OBJECTIVE:
Transcribe the lines from the one containing "Sort these objects" through the one containing "car shadow →", including both, without altering anything.

TASK DATA:
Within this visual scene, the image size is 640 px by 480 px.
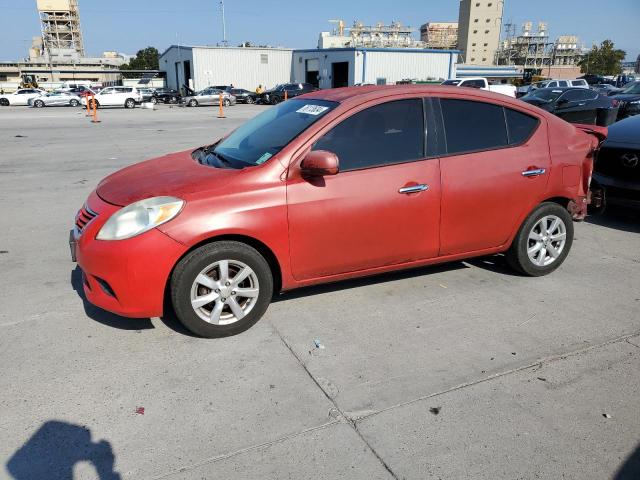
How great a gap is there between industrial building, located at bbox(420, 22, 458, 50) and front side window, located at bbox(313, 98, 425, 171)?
170 m

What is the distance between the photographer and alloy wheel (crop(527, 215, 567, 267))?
4.65 meters

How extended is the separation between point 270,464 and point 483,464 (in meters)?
1.03

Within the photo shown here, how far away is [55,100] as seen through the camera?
37.1 meters

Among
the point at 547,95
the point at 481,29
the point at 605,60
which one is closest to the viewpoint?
the point at 547,95

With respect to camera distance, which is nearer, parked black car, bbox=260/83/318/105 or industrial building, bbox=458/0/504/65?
parked black car, bbox=260/83/318/105

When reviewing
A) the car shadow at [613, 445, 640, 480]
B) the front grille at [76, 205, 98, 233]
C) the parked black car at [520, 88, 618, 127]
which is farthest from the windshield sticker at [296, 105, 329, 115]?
the parked black car at [520, 88, 618, 127]

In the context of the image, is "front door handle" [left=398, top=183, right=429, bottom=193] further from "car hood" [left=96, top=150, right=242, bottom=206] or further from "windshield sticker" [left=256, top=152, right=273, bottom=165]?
"car hood" [left=96, top=150, right=242, bottom=206]

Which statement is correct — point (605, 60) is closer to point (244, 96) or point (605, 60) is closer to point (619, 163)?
point (244, 96)

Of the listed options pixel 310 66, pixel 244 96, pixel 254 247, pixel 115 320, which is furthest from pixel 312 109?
pixel 310 66

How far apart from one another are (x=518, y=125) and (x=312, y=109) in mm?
1832

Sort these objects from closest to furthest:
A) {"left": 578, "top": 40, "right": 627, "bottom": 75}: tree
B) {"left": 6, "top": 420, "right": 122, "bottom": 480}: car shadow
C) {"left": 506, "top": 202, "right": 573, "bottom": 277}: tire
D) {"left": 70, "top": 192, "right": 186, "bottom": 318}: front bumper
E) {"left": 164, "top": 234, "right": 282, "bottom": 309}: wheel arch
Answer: {"left": 6, "top": 420, "right": 122, "bottom": 480}: car shadow → {"left": 70, "top": 192, "right": 186, "bottom": 318}: front bumper → {"left": 164, "top": 234, "right": 282, "bottom": 309}: wheel arch → {"left": 506, "top": 202, "right": 573, "bottom": 277}: tire → {"left": 578, "top": 40, "right": 627, "bottom": 75}: tree

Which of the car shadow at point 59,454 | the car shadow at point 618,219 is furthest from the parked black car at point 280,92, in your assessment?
the car shadow at point 59,454

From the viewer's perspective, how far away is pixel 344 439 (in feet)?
8.69

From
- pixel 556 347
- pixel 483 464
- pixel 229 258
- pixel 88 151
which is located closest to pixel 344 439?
pixel 483 464
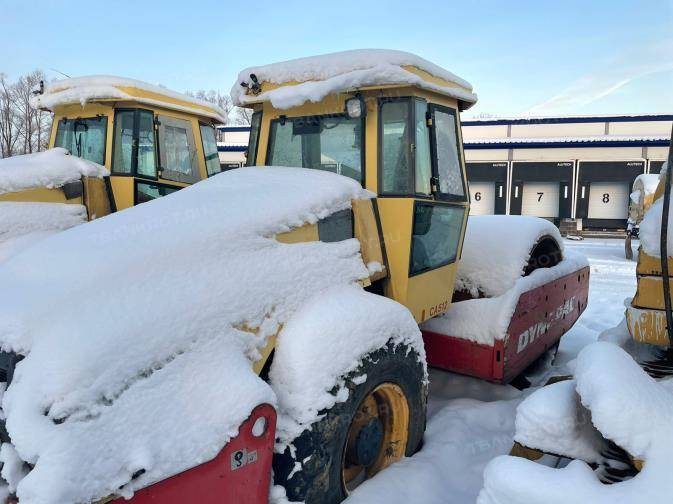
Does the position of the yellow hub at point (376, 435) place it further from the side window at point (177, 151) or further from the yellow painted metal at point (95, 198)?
the side window at point (177, 151)

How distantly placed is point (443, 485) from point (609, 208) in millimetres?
24240

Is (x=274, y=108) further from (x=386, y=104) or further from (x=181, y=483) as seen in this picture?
(x=181, y=483)

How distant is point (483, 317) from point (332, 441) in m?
1.90

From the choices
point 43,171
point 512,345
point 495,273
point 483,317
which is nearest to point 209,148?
point 43,171

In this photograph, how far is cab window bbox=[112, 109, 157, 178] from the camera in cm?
510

RESPONSE TO THE TASK:
Sort these objects from closest to furthest:
A) {"left": 578, "top": 40, "right": 627, "bottom": 75}: tree
B) {"left": 6, "top": 420, "right": 122, "bottom": 480}: car shadow
C) {"left": 506, "top": 202, "right": 573, "bottom": 277}: tire
D) {"left": 70, "top": 192, "right": 186, "bottom": 318}: front bumper
E) {"left": 164, "top": 234, "right": 282, "bottom": 309}: wheel arch
Answer: {"left": 6, "top": 420, "right": 122, "bottom": 480}: car shadow → {"left": 70, "top": 192, "right": 186, "bottom": 318}: front bumper → {"left": 164, "top": 234, "right": 282, "bottom": 309}: wheel arch → {"left": 506, "top": 202, "right": 573, "bottom": 277}: tire → {"left": 578, "top": 40, "right": 627, "bottom": 75}: tree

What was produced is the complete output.